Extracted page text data
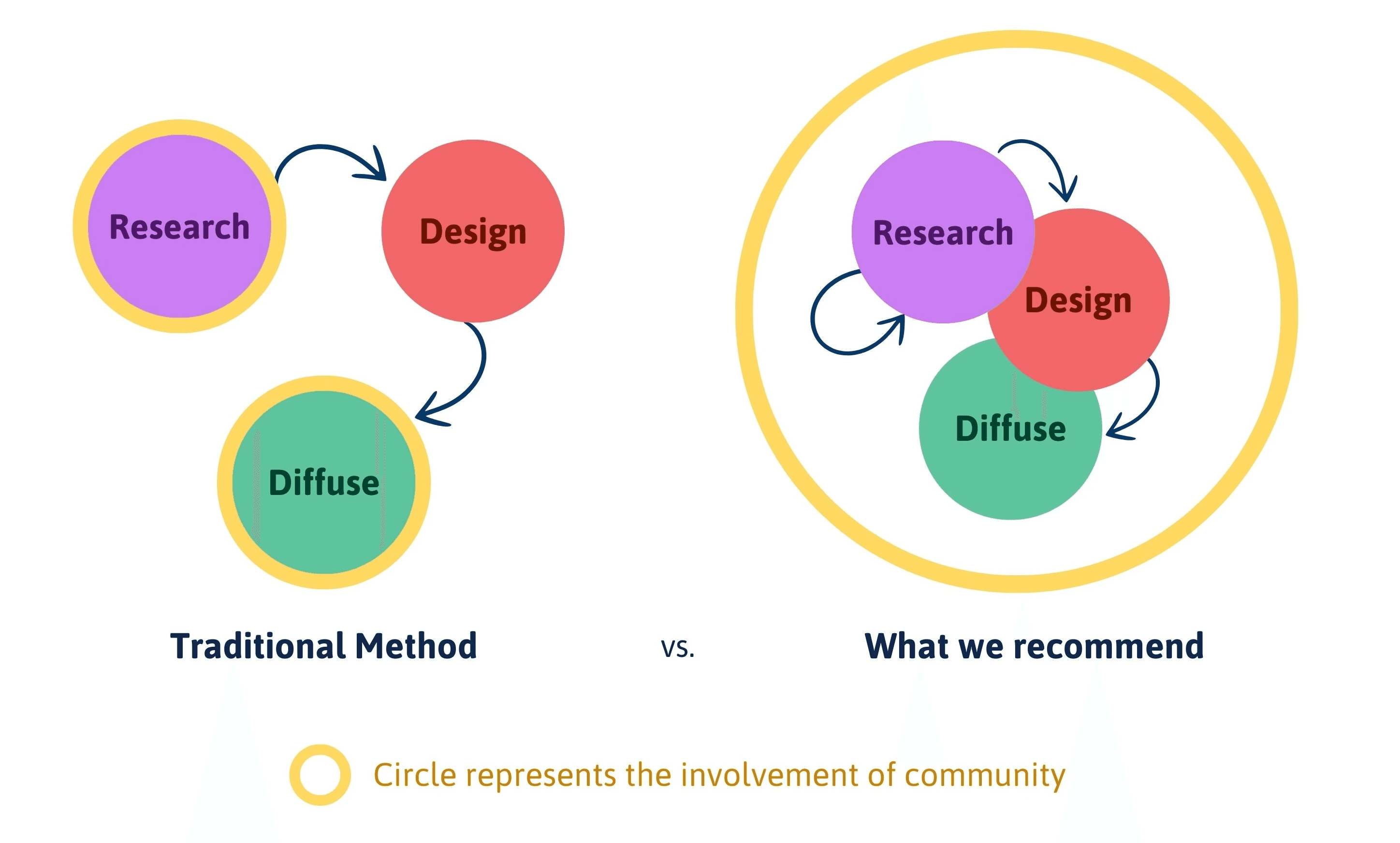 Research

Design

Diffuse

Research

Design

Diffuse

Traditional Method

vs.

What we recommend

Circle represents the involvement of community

...

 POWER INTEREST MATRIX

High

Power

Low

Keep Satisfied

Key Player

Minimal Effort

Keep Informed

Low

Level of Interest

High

- [Problem details]
In the data above, find the line that contains "What we recommend" and the line that contains "Circle represents the". Repeat exactly those lines and every line between them, and only those.

- [Response area]
What we recommend

Circle represents the involvement of community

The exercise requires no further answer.